We recently set about creating a framework and service for automatically generating social sharing images for repositories and other resources on GitHub.
Before the update
Before, when you shared a link to a repository on any social media platform, you’d see something like this:
We heard from you that seeing the author’s face was unexpected. Plus, there’s not a lot of quick information here, aside from the plaintext title and description.
We do have custom repository images, and you can still use those to give your project some bespoke branding—but most people don’t upload a custom image for their repositories, so we wanted to create a better default experience for every repo on GitHub.
After the update
Now, we generate a new image for you on-the-fly when you share a link to a repository somewhere:
We create similar cards for issues, pull requests and commits, with more resources coming soon (like Discussions, Releases and Gists):
What’s going on behind the scenes? A quick intro to Open Graph
Open Graph is a set of standards for websites to be able to declare metadata that other platforms can pick out, to get a TL;DR of the page. You’d declare something like this in your HTML:
<meta property="og:image" content="https://www.rd.com/wp-content/uploads/2020/01/GettyImages-454238885-scaled.jpg" />
In addition to the image, we also define a number of other meta tags that are used for rendering information outside of GitHub, like og:title
and og:description
.
When a crawler (like Twitter’s crawling bot, which activates any time you share a link on Twitter) looks at your page, it’ll see those meta tags and grab the image. Then, when that platform shows a preview of your website, it’ll use the information it found. Twitter is one example, but virtually all social platforms use Open Graph to unfurl rich previews for links.
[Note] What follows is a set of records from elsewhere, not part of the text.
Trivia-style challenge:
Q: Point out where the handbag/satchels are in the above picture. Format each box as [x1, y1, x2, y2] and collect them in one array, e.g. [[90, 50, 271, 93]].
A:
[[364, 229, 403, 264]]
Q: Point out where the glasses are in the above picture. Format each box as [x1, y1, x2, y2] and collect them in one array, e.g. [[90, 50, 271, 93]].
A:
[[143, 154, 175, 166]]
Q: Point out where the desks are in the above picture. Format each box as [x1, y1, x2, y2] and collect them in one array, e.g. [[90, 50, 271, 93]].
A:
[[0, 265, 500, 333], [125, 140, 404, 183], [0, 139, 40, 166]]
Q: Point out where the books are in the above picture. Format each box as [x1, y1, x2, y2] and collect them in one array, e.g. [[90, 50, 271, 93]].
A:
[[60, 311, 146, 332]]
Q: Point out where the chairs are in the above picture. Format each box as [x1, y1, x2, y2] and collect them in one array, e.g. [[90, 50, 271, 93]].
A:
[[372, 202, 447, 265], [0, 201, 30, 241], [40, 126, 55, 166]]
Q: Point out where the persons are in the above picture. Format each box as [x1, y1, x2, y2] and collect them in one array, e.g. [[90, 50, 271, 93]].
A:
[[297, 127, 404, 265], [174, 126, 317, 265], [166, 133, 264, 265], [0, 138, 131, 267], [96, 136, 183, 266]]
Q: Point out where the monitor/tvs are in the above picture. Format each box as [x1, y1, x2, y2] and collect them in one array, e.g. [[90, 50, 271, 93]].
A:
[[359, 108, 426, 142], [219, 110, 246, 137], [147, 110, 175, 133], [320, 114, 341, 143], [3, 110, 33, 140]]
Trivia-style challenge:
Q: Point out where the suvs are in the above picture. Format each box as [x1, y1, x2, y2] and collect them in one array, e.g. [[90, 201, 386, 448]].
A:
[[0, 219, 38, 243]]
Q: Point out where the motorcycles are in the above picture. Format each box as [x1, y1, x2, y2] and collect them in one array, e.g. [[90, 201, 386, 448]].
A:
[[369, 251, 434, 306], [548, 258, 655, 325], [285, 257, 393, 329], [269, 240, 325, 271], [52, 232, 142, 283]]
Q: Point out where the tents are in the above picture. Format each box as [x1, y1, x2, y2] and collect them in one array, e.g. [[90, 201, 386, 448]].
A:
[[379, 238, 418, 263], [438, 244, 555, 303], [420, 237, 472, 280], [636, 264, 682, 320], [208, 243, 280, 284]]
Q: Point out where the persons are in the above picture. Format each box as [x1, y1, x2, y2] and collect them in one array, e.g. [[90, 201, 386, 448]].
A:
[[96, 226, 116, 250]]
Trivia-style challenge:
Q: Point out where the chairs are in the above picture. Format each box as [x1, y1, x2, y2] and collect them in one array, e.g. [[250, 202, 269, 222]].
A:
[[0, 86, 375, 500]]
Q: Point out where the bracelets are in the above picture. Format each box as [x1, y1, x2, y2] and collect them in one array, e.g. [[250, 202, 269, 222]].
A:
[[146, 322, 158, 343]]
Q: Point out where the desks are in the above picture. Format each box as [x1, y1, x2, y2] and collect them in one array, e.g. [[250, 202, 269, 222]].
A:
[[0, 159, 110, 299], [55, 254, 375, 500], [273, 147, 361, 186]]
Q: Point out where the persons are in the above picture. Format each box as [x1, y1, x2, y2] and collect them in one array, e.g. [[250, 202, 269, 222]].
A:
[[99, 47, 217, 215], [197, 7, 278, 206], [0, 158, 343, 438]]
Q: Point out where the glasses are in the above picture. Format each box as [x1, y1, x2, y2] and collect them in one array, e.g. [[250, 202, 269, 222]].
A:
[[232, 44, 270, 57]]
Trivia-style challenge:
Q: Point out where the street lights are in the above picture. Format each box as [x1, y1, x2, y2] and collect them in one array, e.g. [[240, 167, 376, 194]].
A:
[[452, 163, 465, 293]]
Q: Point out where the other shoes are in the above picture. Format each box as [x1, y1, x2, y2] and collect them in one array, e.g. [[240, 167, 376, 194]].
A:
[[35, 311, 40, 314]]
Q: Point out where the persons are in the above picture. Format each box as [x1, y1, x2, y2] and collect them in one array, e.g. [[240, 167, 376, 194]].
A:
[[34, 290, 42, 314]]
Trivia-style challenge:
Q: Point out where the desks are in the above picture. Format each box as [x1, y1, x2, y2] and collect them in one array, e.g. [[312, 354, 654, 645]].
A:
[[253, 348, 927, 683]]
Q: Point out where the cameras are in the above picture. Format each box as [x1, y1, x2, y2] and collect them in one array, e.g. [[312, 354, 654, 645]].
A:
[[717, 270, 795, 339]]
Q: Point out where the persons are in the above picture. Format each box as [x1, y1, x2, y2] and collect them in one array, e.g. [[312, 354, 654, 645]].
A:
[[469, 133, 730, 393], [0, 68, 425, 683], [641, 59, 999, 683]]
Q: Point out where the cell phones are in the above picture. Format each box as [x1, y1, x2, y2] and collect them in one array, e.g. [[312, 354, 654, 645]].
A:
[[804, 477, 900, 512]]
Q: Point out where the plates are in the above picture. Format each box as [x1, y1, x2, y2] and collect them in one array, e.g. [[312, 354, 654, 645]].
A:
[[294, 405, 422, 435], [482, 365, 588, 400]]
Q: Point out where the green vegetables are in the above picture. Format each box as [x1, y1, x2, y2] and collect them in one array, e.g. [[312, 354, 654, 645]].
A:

How does the image generator work?
I’ll show you! We’ve leveraged the magic of open source technologies to string some tools together. There are a ton of services that do image templating on-demand, but we wanted to deploy our own within our own infrastructure, to ensure that we have the control we need to generate any kind of image.
So: our custom Open Graph image service is a little Node.js app that uses the GitHub GraphQL API to collect data, generates some HTML from a template, and pipes it to Puppeteer to “take a screenshot” of that HTML. This is not a novel idea—lots of companies and projects (like vercel/og-image) use a similar process to generate an image.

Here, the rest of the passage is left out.